CUANDO LA MEDIOCRIDAD ES EL
TRIUNFO
Una nueva pandemia parece haber llegado hasta nosotros: la implacable ola de lo mediocre.

AGO
06 2021

Artículo
Esther Peñas

Convierta esa sonrisa encantadora en una mueca; guárdese sus ideas brillantes, ya no
interesan; no trate de ser gracioso ni destape su carisma, carecen de público alguno; su
talento, su virtuosismo, su destreza para cualquier disciplina no puntúan, ni asombran, ni
fascinan: es la sombra de la mediocridad. Bienvenido al imperio de los mediocres. No se
trata de otra distopía más, sino de una hipótesis que viene de antiguo, y que formuló como
tal en la década de los sesenta el pedagogo canadiense Laurence J. Peter: «con el tiempo,
todo puesto acaba siendo desempeñado por alguien incompetente para sus
obligaciones». Esto se explica porque al ascender a un trabajador eficiente se le concede
unos cometidos para los que no está preparado. Se conoce como el «principio de Peter».
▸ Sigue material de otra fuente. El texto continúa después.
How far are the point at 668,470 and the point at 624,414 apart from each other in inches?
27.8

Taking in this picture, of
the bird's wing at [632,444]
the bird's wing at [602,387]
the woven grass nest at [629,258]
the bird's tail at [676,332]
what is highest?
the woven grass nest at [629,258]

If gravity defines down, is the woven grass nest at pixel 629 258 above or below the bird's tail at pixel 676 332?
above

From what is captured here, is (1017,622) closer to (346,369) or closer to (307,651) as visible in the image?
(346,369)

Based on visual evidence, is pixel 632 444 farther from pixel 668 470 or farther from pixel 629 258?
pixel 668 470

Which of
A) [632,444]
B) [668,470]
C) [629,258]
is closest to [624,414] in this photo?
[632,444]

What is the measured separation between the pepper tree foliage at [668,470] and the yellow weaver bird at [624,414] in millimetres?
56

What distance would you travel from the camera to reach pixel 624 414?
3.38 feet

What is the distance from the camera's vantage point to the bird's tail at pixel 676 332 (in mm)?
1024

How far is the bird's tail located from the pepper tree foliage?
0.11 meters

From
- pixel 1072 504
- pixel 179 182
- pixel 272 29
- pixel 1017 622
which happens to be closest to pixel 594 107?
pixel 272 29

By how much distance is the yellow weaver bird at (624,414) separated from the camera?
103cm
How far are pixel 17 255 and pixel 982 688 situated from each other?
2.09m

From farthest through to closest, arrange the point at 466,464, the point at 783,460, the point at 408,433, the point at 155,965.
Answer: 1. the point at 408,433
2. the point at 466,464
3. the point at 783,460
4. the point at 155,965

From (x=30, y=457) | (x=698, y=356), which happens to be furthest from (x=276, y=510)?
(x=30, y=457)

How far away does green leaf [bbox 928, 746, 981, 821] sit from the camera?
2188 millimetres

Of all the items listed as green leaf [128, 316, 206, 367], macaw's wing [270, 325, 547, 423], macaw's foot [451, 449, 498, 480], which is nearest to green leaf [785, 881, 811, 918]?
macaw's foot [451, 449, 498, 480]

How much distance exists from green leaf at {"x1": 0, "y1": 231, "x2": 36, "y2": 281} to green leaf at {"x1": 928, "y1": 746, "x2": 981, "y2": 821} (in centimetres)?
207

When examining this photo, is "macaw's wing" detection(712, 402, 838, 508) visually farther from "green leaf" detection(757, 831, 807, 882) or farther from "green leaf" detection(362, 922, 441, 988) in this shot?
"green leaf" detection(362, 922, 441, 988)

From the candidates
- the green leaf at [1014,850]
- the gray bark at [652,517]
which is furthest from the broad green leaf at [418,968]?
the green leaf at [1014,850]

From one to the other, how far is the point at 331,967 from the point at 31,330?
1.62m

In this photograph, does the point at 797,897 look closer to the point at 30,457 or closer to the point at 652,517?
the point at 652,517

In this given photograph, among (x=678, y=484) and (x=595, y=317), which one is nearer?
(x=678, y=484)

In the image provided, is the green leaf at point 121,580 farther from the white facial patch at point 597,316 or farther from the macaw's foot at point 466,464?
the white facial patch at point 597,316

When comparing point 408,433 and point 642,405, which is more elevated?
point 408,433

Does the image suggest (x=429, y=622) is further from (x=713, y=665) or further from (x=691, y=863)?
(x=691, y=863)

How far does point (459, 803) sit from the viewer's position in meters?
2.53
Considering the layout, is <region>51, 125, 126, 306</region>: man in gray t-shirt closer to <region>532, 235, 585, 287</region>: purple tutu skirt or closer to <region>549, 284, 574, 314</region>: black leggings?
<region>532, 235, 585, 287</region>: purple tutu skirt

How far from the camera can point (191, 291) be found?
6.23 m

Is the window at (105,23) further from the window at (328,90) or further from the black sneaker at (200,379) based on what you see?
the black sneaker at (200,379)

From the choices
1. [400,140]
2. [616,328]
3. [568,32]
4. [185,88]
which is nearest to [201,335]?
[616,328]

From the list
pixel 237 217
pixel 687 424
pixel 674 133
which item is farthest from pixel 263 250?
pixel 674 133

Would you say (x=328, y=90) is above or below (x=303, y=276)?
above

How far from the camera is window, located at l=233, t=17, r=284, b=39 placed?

¿Quién no ha tenido alguna vez la sospecha de que los mediocres gobiernan el mundo?
Trump, Bolsonaro, Kim Jong-un, Berlusconi… Hace un par de años, otro canadiense, el
filósofo Alain Deneault, volvió a analizar el asunto en el ensayo Mediocracia: cuando los
mediocres toman el poder. La conclusión, terrorífica: según el momento, cada cual acata
las normas imperantes, sin cuestionarlas, con el único propósito de mantener su posición,
o bien las sortea de manera taimada sin que trascienda que no es capaz de respetarlas. Solo
estas dos actitudes se enfilan hacia la esfera de poder. Nada más lejos que aquel camino del
exceso que conducía, según William Blake, al palacio de la sabiduría.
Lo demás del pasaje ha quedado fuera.